(Image and question records)
┏━━

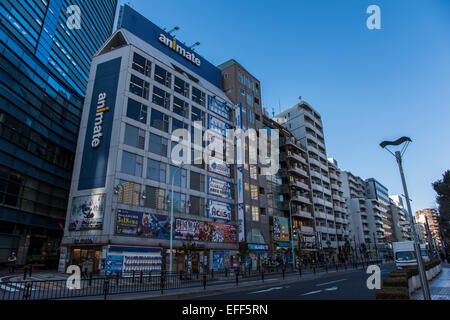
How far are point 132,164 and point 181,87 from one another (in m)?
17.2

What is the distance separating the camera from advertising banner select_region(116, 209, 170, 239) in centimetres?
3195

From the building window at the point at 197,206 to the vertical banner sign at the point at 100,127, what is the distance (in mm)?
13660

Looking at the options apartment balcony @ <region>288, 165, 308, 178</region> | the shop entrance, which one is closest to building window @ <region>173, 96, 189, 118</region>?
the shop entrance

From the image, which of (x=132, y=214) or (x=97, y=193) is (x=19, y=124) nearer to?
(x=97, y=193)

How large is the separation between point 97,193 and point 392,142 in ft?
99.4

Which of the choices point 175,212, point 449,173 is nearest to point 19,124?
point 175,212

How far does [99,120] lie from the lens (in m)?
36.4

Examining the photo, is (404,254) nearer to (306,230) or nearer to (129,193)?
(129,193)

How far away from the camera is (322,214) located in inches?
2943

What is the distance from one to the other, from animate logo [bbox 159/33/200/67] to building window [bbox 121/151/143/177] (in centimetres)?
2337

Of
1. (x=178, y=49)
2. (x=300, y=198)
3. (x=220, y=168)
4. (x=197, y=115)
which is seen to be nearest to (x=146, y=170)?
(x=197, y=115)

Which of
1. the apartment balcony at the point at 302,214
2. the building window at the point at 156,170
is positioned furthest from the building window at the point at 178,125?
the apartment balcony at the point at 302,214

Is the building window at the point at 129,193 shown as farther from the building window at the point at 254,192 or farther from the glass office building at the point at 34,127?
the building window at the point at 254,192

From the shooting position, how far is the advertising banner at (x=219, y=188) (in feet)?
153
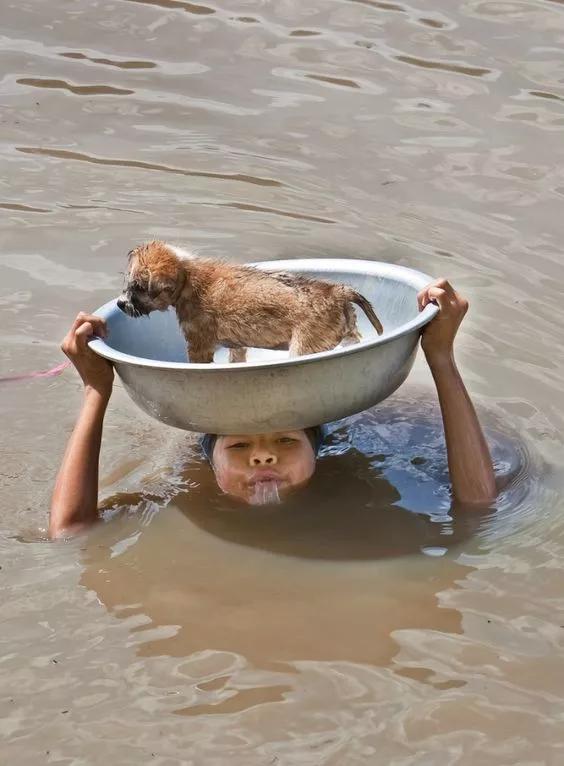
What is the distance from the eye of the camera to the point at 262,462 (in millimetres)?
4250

┗━━

> _GIVEN TASK_: Output precisely the lines in the material above from the line containing "How far does" through its last line, and omit pictures.

> _RESULT OF THIS TASK_:
How far does [99,120] lie from the lens (in m)?
36.4

Examining the photo, is (404,254) nearer to (306,230) or nearer to (129,193)?
(129,193)

How far away from the camera is (322,214) located in inches?
2943

What is the distance from one to the other, from animate logo [bbox 159/33/200/67] to building window [bbox 121/151/143/177] (in centimetres)?
2337

Of
1. (x=178, y=49)
2. (x=300, y=198)
3. (x=220, y=168)
4. (x=197, y=115)
which is seen to be nearest to (x=146, y=170)?
(x=197, y=115)

Which of
1. the apartment balcony at the point at 302,214
2. the building window at the point at 156,170
is positioned furthest from the building window at the point at 178,125?
the apartment balcony at the point at 302,214

Is the building window at the point at 129,193 shown as farther from the building window at the point at 254,192 or farther from the glass office building at the point at 34,127?
the building window at the point at 254,192

From the shooting position, how far is the advertising banner at (x=219, y=188) (in feet)?
153
What is the distance from the eye of the camera to the point at 262,462 (in millimetres)?
4250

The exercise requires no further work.